## Begin Extracted entries

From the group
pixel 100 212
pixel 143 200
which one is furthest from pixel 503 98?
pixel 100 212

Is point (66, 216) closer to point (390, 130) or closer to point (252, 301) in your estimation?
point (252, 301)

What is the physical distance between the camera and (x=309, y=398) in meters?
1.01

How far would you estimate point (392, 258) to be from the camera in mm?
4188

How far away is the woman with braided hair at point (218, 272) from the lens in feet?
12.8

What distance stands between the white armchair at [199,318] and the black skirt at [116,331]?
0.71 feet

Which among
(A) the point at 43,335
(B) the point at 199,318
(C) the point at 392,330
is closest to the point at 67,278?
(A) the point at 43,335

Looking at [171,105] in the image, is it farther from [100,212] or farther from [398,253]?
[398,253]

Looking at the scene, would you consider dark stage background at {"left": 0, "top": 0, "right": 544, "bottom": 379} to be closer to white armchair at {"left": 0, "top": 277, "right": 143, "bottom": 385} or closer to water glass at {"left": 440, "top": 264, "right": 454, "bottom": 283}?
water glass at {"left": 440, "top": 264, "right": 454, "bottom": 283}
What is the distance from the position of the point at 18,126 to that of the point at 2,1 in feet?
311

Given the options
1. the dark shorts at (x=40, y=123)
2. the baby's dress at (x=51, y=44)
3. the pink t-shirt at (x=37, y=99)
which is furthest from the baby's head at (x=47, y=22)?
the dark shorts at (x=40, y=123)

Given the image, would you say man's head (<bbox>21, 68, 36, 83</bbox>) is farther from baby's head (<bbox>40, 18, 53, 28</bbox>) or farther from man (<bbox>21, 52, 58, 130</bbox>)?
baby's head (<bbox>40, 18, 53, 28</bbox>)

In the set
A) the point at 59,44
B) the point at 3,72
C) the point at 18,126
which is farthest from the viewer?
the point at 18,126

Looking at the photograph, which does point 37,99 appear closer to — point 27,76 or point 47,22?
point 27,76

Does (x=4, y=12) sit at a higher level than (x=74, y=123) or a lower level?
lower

## End Extracted entries

* [Task prompt]:
Reproduce the data from the line containing "Looking at the scene, would" through the end of the data, replacing "farthest from the viewer" with "most distant from the viewer" and leaving everything else unchanged.

* [Exercise output]:
Looking at the scene, would you consider dark stage background at {"left": 0, "top": 0, "right": 544, "bottom": 379} to be closer to white armchair at {"left": 0, "top": 277, "right": 143, "bottom": 385} or closer to water glass at {"left": 440, "top": 264, "right": 454, "bottom": 283}?
water glass at {"left": 440, "top": 264, "right": 454, "bottom": 283}
What is the distance from the position of the point at 18,126 to that of the point at 2,1 in feet?
311

Given the options
1. the dark shorts at (x=40, y=123)
2. the baby's dress at (x=51, y=44)
3. the pink t-shirt at (x=37, y=99)
which is furthest from the baby's head at (x=47, y=22)?
the dark shorts at (x=40, y=123)

Given the image, would you say man's head (<bbox>21, 68, 36, 83</bbox>) is farther from baby's head (<bbox>40, 18, 53, 28</bbox>) or farther from man (<bbox>21, 52, 58, 130</bbox>)?
baby's head (<bbox>40, 18, 53, 28</bbox>)

In the set
A) the point at 59,44
B) the point at 3,72
C) the point at 18,126
which is most distant from the viewer?
the point at 18,126

Looking at the photograph, which does point 37,99 appear closer to — point 27,76 or point 47,22?
point 27,76

Does (x=4, y=12) sit at a higher level than (x=74, y=123) or a lower level?
lower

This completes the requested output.